Stablecoins! As you cruise across the streets of crypto, you might have come across the term stablecoins. Here is what you need to know about stablecoins and why they are helpful.
As the name goes, stable coins are stable versions of cryptocurrencies that are not subjected to price volatility of digital currencies. To achieve this, stablecoins are pegged to existing financial instruments. Some are backed to the dollar, gold or even other stable cryptocurrencies. This normally categories them to:
Fiat Based: Fiat based stablecoins are pegged to fiat currencies on a 1:1 ratio. A good example is USDT. On USDT, for every USDT that is minted by the company Bitfinex, the equivalent in USD is held in the reserves.

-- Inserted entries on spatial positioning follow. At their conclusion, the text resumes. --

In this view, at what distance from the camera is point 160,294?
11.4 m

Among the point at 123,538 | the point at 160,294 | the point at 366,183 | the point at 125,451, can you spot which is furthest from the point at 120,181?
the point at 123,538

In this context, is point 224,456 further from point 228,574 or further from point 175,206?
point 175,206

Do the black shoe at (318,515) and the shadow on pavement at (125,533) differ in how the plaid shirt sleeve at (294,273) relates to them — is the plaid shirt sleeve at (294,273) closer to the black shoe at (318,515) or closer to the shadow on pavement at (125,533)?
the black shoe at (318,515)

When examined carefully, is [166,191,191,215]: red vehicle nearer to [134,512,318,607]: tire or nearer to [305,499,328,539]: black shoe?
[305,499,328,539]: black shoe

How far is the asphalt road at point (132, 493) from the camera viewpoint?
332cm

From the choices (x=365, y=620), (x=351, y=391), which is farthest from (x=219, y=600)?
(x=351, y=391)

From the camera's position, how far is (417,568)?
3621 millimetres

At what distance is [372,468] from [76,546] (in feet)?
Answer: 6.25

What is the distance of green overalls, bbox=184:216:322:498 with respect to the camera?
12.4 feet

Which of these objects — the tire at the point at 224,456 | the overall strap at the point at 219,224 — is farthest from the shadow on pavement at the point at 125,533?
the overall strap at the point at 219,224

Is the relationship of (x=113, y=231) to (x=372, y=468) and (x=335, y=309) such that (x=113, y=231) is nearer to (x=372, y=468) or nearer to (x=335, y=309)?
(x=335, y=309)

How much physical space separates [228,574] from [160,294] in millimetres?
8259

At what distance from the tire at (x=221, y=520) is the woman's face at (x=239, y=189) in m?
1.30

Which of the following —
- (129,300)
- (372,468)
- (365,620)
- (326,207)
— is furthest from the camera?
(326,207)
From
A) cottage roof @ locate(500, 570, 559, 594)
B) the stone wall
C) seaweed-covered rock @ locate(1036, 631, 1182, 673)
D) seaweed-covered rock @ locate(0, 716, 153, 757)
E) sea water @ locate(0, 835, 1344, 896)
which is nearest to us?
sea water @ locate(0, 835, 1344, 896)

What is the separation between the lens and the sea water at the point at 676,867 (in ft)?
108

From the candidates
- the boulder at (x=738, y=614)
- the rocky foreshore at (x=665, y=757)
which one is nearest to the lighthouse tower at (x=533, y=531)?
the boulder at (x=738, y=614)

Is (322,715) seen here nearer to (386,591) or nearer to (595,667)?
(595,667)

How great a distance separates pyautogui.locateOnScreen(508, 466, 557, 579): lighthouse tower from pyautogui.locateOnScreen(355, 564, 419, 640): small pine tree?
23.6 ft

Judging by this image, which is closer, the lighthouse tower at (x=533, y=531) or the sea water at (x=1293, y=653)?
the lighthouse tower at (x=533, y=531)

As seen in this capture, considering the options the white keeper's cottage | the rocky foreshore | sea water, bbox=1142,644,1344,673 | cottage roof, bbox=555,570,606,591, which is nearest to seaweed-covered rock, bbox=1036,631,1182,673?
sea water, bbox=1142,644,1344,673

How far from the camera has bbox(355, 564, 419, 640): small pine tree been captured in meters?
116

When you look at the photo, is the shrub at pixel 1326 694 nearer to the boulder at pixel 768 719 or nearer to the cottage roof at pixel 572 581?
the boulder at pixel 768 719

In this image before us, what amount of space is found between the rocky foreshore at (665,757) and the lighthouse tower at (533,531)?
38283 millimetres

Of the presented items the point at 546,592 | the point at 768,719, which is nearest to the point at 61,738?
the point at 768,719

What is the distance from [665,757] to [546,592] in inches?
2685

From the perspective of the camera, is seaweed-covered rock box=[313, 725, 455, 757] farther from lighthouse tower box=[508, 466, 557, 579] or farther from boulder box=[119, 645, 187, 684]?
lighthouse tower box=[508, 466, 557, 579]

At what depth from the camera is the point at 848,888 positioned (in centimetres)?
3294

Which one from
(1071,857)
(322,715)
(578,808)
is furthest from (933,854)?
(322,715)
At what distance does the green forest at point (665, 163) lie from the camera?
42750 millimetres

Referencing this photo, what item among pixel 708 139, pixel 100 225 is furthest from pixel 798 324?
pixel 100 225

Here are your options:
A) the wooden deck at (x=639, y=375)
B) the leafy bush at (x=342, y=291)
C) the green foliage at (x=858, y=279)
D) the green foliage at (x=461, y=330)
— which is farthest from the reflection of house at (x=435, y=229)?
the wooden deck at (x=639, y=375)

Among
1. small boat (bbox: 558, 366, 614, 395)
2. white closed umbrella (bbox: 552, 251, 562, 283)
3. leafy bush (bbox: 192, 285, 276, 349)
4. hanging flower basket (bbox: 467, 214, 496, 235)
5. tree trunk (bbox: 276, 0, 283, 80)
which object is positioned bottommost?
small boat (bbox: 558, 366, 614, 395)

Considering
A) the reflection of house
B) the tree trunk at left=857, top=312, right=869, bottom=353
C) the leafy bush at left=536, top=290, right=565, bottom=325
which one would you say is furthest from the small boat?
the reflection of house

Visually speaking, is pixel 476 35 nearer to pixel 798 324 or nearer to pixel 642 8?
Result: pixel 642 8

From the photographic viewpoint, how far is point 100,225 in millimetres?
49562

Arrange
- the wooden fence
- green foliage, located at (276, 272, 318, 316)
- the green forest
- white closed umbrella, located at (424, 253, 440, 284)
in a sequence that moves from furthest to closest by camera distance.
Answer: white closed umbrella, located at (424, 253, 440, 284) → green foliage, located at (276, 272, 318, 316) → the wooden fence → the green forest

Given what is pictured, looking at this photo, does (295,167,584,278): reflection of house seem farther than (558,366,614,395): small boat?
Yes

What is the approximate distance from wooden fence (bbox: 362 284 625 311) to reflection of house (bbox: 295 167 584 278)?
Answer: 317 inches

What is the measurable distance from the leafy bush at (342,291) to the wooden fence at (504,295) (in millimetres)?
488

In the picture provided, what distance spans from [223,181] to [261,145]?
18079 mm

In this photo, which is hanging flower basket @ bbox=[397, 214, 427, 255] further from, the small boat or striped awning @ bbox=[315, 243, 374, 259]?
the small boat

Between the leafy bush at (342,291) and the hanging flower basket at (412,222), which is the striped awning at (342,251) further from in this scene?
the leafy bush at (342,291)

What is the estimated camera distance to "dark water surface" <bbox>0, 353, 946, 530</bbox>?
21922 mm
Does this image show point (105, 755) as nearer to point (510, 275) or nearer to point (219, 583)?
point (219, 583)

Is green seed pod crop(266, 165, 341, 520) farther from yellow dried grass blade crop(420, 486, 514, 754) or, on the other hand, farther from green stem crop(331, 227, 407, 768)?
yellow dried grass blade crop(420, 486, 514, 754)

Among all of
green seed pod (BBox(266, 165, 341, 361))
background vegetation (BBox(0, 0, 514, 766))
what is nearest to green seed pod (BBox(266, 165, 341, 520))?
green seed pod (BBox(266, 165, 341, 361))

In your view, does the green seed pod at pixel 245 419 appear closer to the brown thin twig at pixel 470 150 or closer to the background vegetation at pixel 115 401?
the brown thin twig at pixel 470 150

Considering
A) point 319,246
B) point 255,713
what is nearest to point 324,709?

Algorithm based: a computational algorithm controls Algorithm based stable coins whereby some employ arbitrage to ensure that the price of each stable coin remains at a constant level. Some of the algorithm based cryptocurrencies out there are DAI and RSR.
Commodity based: These are stable coins that are backed by commodities such as gold and silver.
Why are they important
As we all know, the value of cryptocurrencies against fiat currencies is quite volatile. Stablecoins help crypto traders and investors to protect their money. Sudden price drops that could affect their portfolios. Stablecoins are also suitable tools for remittances as they are quick to settle, volatility risk free and incur low costs.
Which stablecoin do you protect your portfolio from volatility with?